> Problem description:
Identify every line in the items that contains the word "child", and copy each of those lines.

> Stored rows:
* * * * * * *

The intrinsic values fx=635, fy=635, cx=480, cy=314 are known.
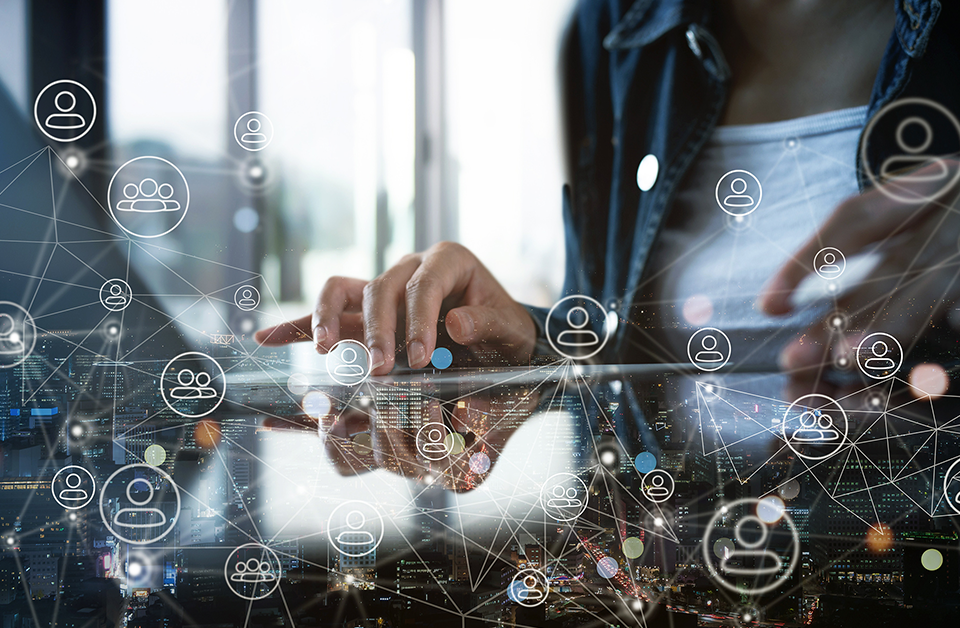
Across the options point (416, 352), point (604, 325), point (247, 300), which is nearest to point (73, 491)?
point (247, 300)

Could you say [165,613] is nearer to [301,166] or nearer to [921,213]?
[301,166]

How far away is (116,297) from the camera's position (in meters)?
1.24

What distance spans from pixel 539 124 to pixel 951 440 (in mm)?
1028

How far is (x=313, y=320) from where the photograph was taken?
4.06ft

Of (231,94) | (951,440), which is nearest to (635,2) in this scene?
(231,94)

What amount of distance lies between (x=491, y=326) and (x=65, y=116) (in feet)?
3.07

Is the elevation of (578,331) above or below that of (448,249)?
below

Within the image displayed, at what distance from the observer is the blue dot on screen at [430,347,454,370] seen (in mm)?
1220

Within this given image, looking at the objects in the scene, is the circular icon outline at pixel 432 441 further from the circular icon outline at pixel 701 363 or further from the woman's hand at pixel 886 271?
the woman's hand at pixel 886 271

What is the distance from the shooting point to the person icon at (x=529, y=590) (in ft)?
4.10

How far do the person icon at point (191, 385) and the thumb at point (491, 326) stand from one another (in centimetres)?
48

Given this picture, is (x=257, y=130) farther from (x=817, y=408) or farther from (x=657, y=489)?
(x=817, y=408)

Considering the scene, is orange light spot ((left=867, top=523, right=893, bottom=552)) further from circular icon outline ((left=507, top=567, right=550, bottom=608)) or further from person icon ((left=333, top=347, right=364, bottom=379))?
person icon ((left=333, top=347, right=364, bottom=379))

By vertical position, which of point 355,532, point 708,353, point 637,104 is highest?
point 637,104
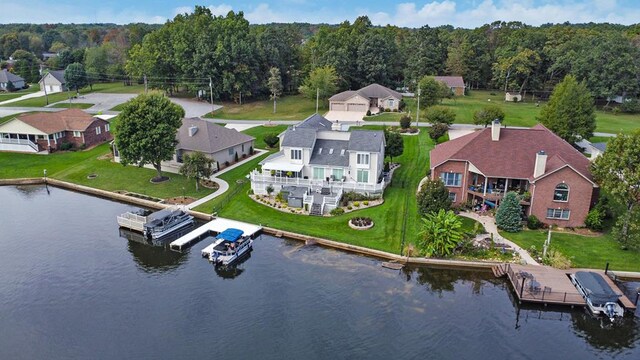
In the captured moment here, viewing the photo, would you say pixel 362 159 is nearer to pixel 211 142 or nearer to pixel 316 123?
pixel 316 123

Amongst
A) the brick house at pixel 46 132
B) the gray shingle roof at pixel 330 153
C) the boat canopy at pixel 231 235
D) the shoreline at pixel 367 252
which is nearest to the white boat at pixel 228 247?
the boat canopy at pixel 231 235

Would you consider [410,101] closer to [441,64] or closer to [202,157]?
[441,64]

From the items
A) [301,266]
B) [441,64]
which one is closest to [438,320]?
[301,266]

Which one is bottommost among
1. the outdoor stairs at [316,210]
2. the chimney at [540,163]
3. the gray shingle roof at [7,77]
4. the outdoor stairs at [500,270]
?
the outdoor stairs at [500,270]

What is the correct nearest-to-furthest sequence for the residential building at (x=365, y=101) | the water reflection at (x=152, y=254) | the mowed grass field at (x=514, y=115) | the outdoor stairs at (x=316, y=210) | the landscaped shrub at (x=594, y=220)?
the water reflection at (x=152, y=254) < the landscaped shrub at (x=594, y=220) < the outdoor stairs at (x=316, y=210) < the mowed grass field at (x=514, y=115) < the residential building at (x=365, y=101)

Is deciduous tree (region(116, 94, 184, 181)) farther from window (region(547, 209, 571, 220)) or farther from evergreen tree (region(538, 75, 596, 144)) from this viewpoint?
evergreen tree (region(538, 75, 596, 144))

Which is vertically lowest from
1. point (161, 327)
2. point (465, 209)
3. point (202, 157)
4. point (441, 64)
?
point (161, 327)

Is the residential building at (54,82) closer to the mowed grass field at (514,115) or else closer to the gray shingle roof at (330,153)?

* * * * * * *

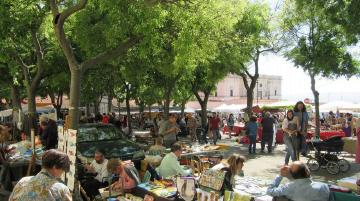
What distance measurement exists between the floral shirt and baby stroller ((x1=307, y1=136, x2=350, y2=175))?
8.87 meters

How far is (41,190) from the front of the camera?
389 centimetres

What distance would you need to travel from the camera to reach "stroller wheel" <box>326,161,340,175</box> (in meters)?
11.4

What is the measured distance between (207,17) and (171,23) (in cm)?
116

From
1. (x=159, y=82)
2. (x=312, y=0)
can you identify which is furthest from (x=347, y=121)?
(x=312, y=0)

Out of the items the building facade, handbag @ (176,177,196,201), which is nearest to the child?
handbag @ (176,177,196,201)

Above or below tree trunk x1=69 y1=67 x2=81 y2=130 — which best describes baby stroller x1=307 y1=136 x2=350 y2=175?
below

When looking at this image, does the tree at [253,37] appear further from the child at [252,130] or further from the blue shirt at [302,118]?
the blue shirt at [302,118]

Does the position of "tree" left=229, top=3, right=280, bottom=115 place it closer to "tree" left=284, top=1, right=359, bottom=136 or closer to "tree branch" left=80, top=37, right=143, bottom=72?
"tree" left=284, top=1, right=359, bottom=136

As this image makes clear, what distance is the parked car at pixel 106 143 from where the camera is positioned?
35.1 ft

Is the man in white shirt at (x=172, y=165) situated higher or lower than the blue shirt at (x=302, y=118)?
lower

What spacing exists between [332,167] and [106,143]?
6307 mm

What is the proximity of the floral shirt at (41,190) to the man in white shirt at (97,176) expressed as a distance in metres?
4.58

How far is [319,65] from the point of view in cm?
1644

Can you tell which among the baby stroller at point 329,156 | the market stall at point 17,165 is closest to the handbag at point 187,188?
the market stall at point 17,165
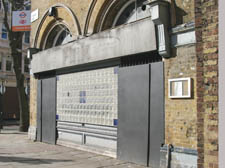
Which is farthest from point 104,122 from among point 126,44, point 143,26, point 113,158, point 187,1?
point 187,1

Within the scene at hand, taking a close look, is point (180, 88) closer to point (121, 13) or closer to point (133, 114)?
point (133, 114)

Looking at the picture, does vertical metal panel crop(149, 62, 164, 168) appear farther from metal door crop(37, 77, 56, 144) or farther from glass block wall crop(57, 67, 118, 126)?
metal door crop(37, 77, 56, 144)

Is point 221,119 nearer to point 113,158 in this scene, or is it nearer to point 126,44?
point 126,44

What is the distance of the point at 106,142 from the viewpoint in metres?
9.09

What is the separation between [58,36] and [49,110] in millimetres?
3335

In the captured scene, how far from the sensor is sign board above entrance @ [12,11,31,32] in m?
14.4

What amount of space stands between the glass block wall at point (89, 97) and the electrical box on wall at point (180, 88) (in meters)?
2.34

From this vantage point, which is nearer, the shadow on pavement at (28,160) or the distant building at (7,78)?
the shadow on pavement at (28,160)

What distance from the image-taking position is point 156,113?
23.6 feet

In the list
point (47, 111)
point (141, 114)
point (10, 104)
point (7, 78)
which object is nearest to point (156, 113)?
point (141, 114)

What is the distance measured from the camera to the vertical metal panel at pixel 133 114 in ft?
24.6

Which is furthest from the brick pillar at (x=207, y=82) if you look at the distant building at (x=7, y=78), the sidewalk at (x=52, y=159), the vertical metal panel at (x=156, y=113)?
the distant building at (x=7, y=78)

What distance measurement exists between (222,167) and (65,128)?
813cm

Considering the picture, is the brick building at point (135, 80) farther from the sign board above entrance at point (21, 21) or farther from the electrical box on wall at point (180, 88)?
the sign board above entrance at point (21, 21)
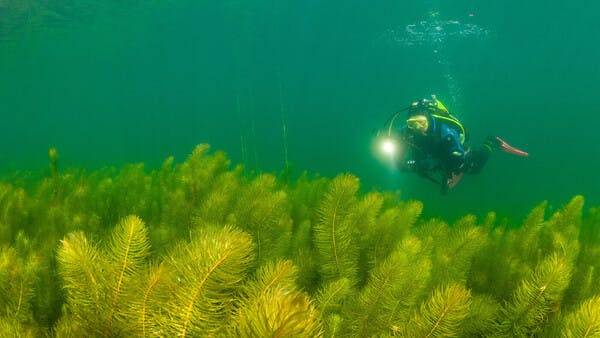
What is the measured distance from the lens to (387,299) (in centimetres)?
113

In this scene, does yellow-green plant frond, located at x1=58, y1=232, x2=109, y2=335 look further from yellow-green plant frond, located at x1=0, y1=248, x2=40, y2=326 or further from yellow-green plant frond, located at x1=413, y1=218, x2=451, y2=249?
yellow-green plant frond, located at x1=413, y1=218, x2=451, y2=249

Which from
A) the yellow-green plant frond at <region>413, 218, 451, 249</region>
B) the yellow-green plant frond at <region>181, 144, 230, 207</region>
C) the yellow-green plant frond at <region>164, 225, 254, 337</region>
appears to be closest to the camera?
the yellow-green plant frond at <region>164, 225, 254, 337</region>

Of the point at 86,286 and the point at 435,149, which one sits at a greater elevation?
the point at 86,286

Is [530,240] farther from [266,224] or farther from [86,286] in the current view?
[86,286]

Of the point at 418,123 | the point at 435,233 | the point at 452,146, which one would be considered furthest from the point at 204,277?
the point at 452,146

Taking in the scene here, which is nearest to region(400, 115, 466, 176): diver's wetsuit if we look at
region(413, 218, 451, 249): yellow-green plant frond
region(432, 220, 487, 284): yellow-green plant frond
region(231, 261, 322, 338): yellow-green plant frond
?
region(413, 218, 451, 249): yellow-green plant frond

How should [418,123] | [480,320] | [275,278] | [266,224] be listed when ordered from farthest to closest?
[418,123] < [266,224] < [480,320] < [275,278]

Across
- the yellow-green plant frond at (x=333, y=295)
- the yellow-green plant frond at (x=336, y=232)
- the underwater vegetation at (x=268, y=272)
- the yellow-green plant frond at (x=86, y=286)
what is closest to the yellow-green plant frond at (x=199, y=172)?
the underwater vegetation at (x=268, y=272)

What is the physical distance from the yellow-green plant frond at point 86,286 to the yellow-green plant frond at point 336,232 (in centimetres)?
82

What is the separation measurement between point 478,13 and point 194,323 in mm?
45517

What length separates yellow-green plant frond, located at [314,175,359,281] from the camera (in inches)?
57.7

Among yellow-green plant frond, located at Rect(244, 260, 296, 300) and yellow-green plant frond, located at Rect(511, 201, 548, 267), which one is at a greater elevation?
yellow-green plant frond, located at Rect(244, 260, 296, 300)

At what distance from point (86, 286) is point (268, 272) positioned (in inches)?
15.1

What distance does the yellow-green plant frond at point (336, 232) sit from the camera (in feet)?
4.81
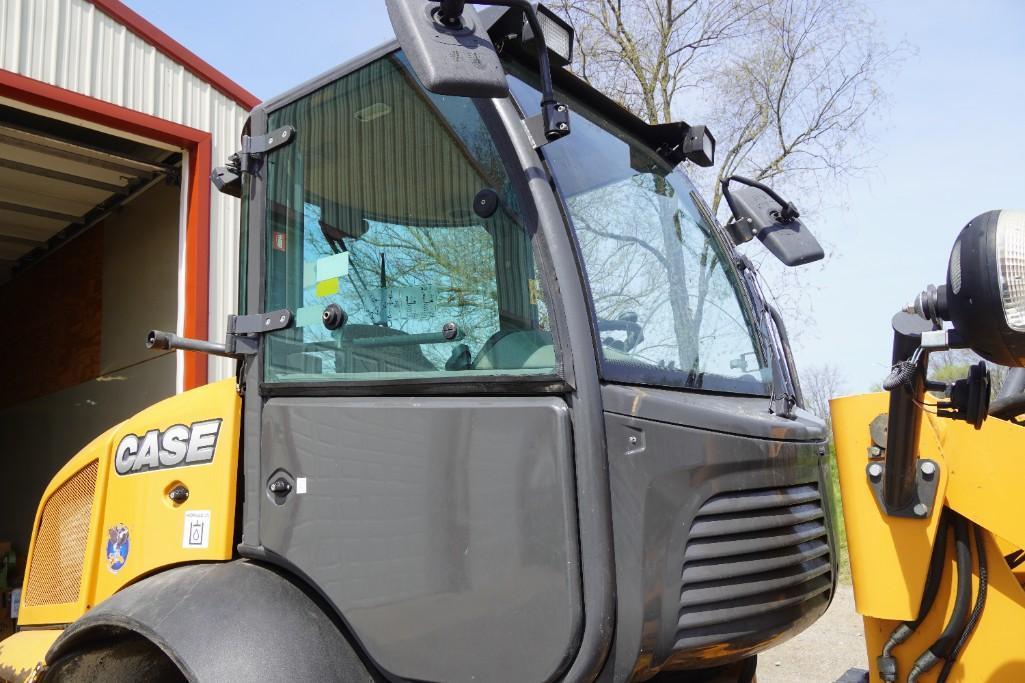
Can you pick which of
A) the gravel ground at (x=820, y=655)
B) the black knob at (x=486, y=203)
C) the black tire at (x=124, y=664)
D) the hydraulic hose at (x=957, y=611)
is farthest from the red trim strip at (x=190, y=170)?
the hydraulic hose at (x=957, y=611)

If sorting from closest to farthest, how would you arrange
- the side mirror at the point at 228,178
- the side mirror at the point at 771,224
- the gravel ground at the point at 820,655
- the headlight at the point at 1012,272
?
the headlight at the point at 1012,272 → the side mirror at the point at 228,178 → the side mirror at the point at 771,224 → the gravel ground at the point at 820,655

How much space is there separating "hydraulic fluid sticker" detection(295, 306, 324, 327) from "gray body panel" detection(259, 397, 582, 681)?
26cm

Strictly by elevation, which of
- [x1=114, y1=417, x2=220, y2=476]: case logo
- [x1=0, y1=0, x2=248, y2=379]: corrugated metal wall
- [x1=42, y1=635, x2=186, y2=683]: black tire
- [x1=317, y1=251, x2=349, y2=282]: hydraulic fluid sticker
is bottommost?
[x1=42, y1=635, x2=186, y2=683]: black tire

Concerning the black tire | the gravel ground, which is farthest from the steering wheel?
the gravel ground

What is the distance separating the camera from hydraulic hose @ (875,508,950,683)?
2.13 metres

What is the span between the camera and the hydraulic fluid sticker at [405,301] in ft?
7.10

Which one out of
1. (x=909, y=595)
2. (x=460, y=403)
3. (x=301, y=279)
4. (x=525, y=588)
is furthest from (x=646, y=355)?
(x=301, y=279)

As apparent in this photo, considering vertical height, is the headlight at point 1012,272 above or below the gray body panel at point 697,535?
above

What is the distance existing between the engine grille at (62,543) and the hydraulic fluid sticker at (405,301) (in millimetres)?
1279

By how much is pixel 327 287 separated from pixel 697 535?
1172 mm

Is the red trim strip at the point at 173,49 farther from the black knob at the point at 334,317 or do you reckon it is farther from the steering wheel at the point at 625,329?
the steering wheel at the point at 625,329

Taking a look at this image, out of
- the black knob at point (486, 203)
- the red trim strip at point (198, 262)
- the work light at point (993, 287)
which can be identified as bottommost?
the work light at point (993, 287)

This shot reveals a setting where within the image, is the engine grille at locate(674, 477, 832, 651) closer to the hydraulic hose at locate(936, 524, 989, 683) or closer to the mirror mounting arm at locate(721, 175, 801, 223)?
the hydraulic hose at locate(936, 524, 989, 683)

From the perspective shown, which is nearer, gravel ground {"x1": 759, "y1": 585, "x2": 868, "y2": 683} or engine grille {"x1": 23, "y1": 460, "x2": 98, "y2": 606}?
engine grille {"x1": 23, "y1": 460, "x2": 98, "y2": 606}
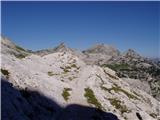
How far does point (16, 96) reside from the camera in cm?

* * * * * * *

> Output below:
Out of the items the building facade, handbag @ (176,177,196,201), which is nearest to the child?
When looking at this image, does the tree at [253,37] appear further from the child at [252,130] or further from the blue shirt at [302,118]?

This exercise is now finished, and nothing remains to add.